_OBJECTIF 1_
Répondez aux questions suivantes sur le texte consacré à Mathilde Gremaud.
(a) Qu'est-il arrivé au trampoline le jour des 80 ans du père de Stéphane Gremaud ?
(b) Quel âge Mathilde devait-elle avoir lors de son premier saut périlleux arrière ?
(c) Dans quelle localité se trouvait la maternelle où Mathilde a grimpé tout en haut des barres ?
_OBJECTIF 2_
Poursuivez le texte sur Mathilde Gremaud à la suite de sa dernière phrase.

_TEXTE À LIRE_
========================================================================
En parquant devant la jolie villa de la famille Gremaud, baignée de lumière gruérienne, on regarde partout: où est le trampoline? Mathilde Gremaud parle si volontiers dans ses interviews de ses premiers émois sur l’objet rebondissant qu’on l’imaginait bien en vue sur la pelouse, comme un vestige historique, dans ce quartier de La Roche niché en contrebas de la route qui mène à Fribourg. Jovial et accueillant, Stéphane Gremaud, facteur à Bulle de son état, s’excuse en souriant: «Le trampoline où Mathilde s’entraînait? Il a été emporté par une tempête le jour des 80 ans de mon père. Il s’est envolé comme une soucoupe volante, jusque dans un talus. Mais il a été bien amorti, c’est sûr.» Il se souvient comme si c’était hier d’y avoir vu sa fille Mathilde exécuter son premier saut périlleux arrière, sans que personne lui ait montré. «Elle devait avoir 5 ans, c’était la plus jeune des enfants en train de jouer. Avec ma femme, on regardait par la fenêtre, on n’en revenait pas!»

Tous deux natifs de La Roche, Chantal et Stéphane Gremaud racontent avec modestie la trajectoire de leur fille. «J’ai été entraîneur de ski, mais aussi de foot et d’athlétisme, dit-il. On bougeait beaucoup avec nos trois filles, elles aimaient cela, on ne les a jamais forcées.» Mathilde, elle, montre vite une agilité hors du commun. «Avec elle, tout était facile, par exemple jongler des deux pieds avec un ballon de football.» Gauchère, certainement ambidextre, elle a toujours eu une belle synchronisation. Il ne résiste pas à raconter une anecdote: «A la maternelle, à Pont-la-Ville, les enfants avaient l’interdiction de monter sur les barres verticales de 5 à 6  mètres de haut que l’on trouve dans les collèges. Un jour, une maîtresse affolée a crié au secours: «Mathilde a grimpé jusqu’en haut!» Ils ont eu si peur qu’ils ont supprimé ces barres…»
========================================================================
_DONNÉES FOURNIES_
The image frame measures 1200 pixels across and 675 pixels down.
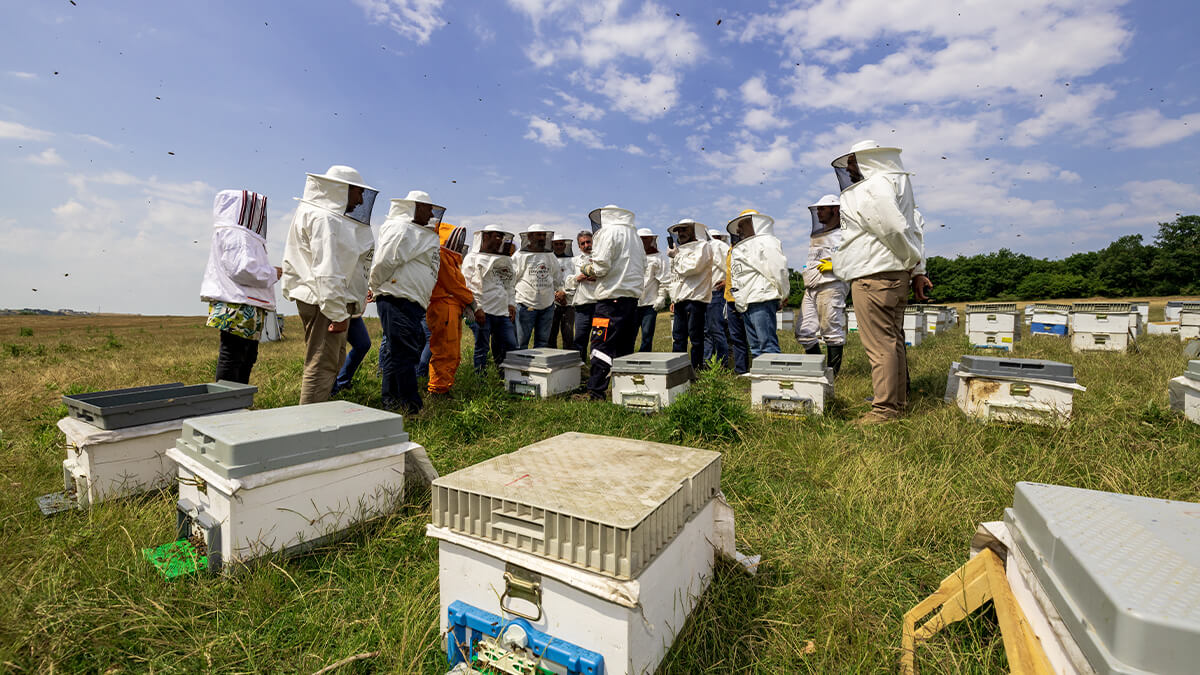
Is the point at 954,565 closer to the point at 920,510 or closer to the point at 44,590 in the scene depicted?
========================================================================
_CORRIGÉ DE L'EXERCICE 1_
(a) Il a été emporté par une tempête.
(b) Elle devait avoir 5 ans.
(c) À Pont-la-Ville.

_CORRIGÉ DE L'EXERCICE 2_
Les parents disent la chance d’une enfance au-dehors. Comme le quartier est habité en grande partie par la famille, l’endroit était empli de cousins, en bas, en haut. «Ils jouaient ensemble, ils étaient tout le temps à l’extérieur. Ils allaient à pied à l’école, à 1 kilomètre. S’il y avait de la neige, ils sautaient en bas des talus en rentrant.»

Mathilde Gremaud

Stéphane et Chantal Gremaud émus devant des photos d’enfance de leur fille Mathilde.

GABRIEL MONNET

Dans la classe de Mathilde, il n’y avait que trois filles. Elle était entourée de garçons, qui l’entraînaient. Son meilleur copain venait la chercher pour expérimenter tout ce qu’une enfant sportive peut découvrir. Le football, le roller, le vélo jusqu’au lac de la Gruyère. Après, la compétition s’est insérée de manière naturelle. L’athlétisme l’a d’abord attirée. «Elle avait un joli style, une belle foulée», admire le père. «Mais c’était moins fun que le ski», sourit son épouse, Chantal. En ski alpin, elle a disputé quelques courses, est même allée jusqu’en finale du GP Migros, puis elle a passé à autre chose: «Dès qu’elle a commencé le freestyle, elle n’a plus arrêté. Avec ses copains d’école, ils construisaient leurs sauts à La Berra. Pour moi qui viens de l’alpin et ai toujours bien préparé mes skis, ce fut l’inverse: des carres toutes massacrées…» Elle a testé son audace hors des sentiers battus. «Je ne pense pas qu’elle aurait pu passer des piquets tout le temps. Elle se serait ennuyée», note sa mère.

Ensuite, elle était si douée qu’il a fallu se décider, avec les sacrifices financiers inhérents. Chantal et Stéphane Gremaud ont cru en leur fille et lui ont permis, après une première année au collège de Bulle, d’intégrer une classe sport-études du centre d’Engelberg (OW). Pas offert quand on sait qu’une année scolaire coûte environ 30 000 francs. Ils ont trouvé des aides, mis de leur poche, mobilisé des amis. Et remercient l’Aide sportive suisse. «Sans elle, tout aurait été difficile.»Ils doivent aujourd’hui vivre avec le danger de la blessure. Longtemps, ils ont pensé que les facultés de coordination de Mathilde la protégeaient. Jusqu’à ce que, en 2017, elle se déchire les ligaments croisés. Ce qui ne l’empêcha pas, à peine rétablie, de décrocher sa première médaille olympique en février 2018, aux Jeux de Pyeongchang, à 18 ans.

Mathilde Gremaud Peking 2022

Mathilde Gremaud après sa médaille d'or à Pékin 2022.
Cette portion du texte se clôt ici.